陣痛はどうして起こるのか?陣痛の痛みと仕組みについて

2016年8月26日

一般的に、胎児は、生まれる1週間前頃からだんだん下がっていき、頭が骨盤に固定すると、胎動が少なくなります(出産の兆候!2週間前からの体の変化参照)。

そして、赤ちゃんが生まれる準備が整ったら、陣痛やおしるし、破水などによって出産の訪れを知らせます。

ここでは、出産を3つのステージに分けて、それぞれの陣痛の痛みの特徴や仕組み、痛みが生まれる理由について、赤ちゃんが子宮内を移動する様子とともに分かりやすく表現した動画を紹介します。

陣痛はどうして起こるのか?

陣痛とは、子宮の筋肉を収縮させることによって、子宮頸部を引き伸ばして開き、赤ちゃんを押し出そうとする際に生じる痛みです。

出生前の数週間で、体はホルモンプロゲステロンの分泌を抑制し始め、他のホルモン(子宮頸部を軟化させるプロスタグランジンや子宮筋肉を収縮させるオキシトシンなど)の分泌量を増加させていきます。

この「オキシトシン」と呼ばれるホルモンの分泌量が増えると、お産を進行するための陣痛が促進されたり、子宮頚部がやわらかくなったりしていきます。

出産は、6時間から24時間、またはそれ以上かかることもあり、陣痛がいつ始まって、どのように進行していくかには、個人差が大きい(子宮口の硬さや胎児の大きさ、腹筋の強さなど様々な要因が関係している)ので、誰にも分かりません。

一般的には、経産婦よりも、初産の方が出産に時間がかかる傾向がありますが、陣痛の痛みには差異はないようです。

そして、子宮口が開くにつれて陣痛の痛みはどんどん増していき、子宮口が大きく開くと、いきまずにはいられない痛みになります。

分娩第一期の陣痛

分娩第一期は、出産に向けて、体が準備をする期間で、赤ちゃんが通る道を作るために、子宮口が徐々に開き始め、やわらかく薄くなっていきます。この時、子宮の入り口がこすりあって出血したものが「おしるし」です。また、羊水嚢が破裂すると、破水します。

子宮口が3cm開いてから全開(10cm)するまでの間で、出産の中で最も時間がかかる最初のステージです(初産で約6時間から14時間)。

多くの場合、5分から20分間隔で、短い時間(30秒から70秒)の規則的な陣痛(子宮の収縮)が起こります。始めの頃の痛みはまだ強くはありませんが、陣痛の間隔が短くなっていくにつれて、次第に強くなります。

子宮口が約4cmまで開くと、子宮の動きはより活発的になり、8cmまで開くと痛みがピークに達します。

分娩第二期の陣痛

分娩第二期は、子宮口が全開大(10cm)になってから、いきみによって赤ちゃんを押し出すまでのステージです。初めてのお産で、30分から2時間以内といわれます。

分娩第一期までは、妊婦はいきみたいのを我慢していましたが、やっといきむことが可能になります。

子宮の強い収縮が起こるごとに赤ちゃんは下に移動するため、強い陣痛の波に合わせて、何度もいきみ続けます。
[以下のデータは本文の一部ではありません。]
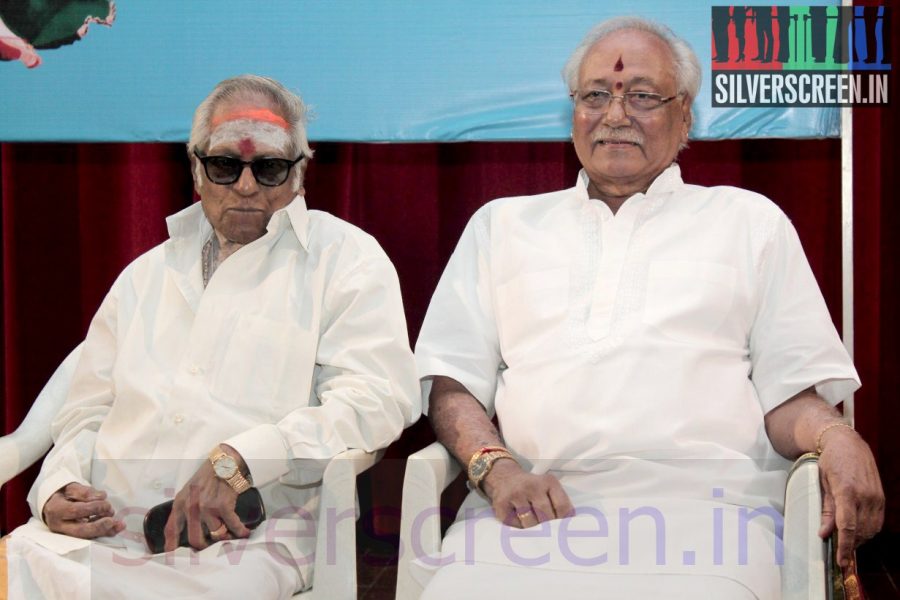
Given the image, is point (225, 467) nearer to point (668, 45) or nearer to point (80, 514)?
point (80, 514)

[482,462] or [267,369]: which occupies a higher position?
[267,369]

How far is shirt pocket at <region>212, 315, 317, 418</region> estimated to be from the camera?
224 cm

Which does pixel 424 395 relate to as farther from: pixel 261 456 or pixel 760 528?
pixel 760 528

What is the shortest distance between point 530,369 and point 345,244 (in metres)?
0.50

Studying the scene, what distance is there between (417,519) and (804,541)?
70 cm

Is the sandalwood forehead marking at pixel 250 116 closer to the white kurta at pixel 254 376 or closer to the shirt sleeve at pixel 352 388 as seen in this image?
the white kurta at pixel 254 376

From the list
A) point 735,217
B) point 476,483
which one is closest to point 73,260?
point 476,483

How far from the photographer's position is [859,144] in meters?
3.21

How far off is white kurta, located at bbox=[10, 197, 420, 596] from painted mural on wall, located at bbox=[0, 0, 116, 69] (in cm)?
99

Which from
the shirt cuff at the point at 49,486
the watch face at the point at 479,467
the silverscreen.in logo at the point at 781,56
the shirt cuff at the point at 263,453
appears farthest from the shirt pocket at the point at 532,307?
the shirt cuff at the point at 49,486

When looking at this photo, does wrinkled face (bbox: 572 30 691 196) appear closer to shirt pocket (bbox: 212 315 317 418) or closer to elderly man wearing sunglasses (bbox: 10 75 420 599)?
elderly man wearing sunglasses (bbox: 10 75 420 599)

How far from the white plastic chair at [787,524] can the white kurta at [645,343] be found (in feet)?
0.23

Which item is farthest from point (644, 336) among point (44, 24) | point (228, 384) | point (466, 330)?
point (44, 24)

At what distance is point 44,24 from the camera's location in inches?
120
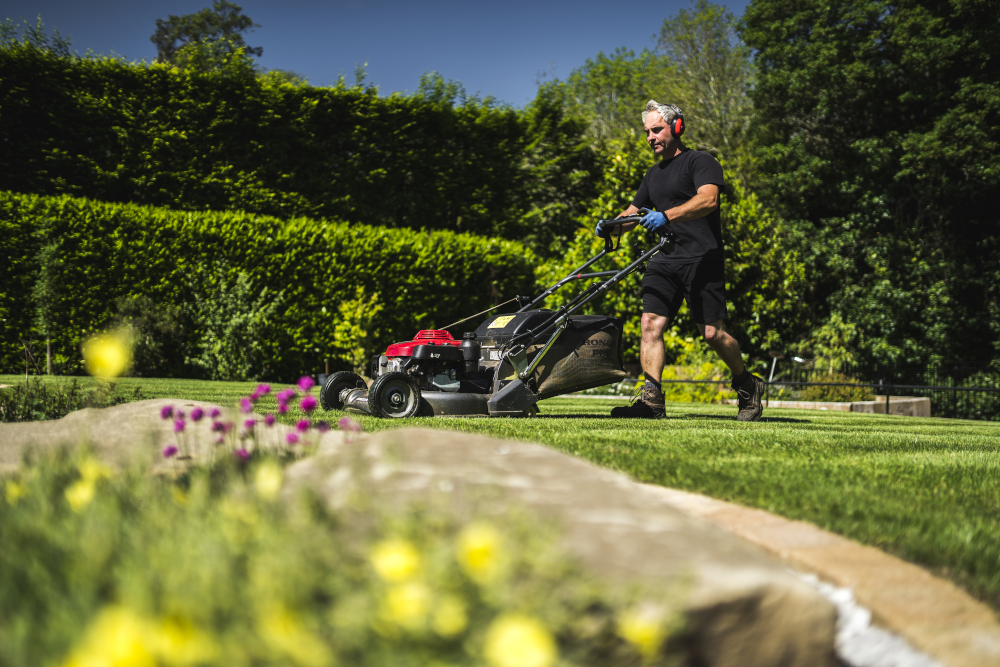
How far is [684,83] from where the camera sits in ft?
65.7

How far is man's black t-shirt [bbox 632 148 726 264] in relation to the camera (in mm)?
5141

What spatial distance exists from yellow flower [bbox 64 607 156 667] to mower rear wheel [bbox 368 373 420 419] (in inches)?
146

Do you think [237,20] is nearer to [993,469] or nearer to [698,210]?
[698,210]

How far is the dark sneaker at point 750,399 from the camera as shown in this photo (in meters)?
5.59

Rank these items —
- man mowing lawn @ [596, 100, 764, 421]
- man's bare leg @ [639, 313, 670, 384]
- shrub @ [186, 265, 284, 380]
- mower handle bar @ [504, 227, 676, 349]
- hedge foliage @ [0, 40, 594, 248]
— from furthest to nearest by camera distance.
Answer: hedge foliage @ [0, 40, 594, 248], shrub @ [186, 265, 284, 380], man's bare leg @ [639, 313, 670, 384], man mowing lawn @ [596, 100, 764, 421], mower handle bar @ [504, 227, 676, 349]

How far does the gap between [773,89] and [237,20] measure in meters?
27.5

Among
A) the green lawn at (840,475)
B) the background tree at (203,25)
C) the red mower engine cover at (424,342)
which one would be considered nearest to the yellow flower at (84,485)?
the green lawn at (840,475)

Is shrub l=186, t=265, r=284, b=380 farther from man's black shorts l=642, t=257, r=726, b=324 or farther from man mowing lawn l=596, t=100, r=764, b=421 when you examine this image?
man's black shorts l=642, t=257, r=726, b=324

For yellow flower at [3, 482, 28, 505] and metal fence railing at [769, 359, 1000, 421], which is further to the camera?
metal fence railing at [769, 359, 1000, 421]

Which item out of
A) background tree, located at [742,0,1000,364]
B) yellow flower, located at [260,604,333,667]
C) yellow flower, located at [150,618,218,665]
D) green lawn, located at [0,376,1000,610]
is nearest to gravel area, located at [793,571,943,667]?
green lawn, located at [0,376,1000,610]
生まれる時、3つの部分に分かれた赤ちゃんの柔らかい頭蓋骨は、狭い産道を通りやすくするために一時的に重なり、隙間を閉じます。

赤ちゃんの頭が見えてくると、あとは数回のいきみで、顔、肩、体が出現します。

分娩第三期の陣痛

赤ちゃんが産まれてから、胎盤が出るまでのステージ(5分から30分)で、陣痛はほとんどありません。
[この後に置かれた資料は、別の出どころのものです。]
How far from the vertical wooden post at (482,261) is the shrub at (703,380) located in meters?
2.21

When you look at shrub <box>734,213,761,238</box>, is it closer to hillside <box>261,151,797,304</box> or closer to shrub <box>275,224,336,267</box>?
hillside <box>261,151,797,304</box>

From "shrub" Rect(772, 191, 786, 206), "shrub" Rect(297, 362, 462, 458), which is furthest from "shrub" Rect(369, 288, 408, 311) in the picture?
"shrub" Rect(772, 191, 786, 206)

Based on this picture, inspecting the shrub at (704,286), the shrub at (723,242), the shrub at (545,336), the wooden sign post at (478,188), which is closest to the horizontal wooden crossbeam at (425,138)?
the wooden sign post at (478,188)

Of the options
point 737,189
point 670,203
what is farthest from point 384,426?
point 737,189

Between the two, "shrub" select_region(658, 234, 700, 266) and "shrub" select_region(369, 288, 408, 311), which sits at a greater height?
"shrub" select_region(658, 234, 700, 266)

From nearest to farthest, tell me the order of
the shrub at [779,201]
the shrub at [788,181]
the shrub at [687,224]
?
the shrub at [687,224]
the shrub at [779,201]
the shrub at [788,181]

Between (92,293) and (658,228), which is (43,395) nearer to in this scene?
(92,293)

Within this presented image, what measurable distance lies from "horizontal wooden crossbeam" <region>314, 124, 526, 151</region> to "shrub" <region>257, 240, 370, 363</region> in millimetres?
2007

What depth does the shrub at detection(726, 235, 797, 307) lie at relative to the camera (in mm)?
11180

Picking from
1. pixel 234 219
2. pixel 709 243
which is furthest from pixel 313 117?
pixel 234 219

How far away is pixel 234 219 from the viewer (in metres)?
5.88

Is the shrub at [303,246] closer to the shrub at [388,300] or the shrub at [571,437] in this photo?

胎盤は、これまで子宮の中で赤ちゃんに酸素や栄養素を送ってきた重要な器官です。へその緒を切ると、胎盤は自然と子宮から離れるので、赤ちゃんを押し出す時と同じようにいきむと、出てきます。

そして、赤ちゃんの最初の呼吸によって、出産は無事終了します。

後陣痛

出産を終えてから、子宮が元の状態に戻る時にともなう収縮を後陣痛と呼びます。

痛みには個人差がありますが、初産よりも経産婦の方が痛みが強く、4日から1週間程度続きます。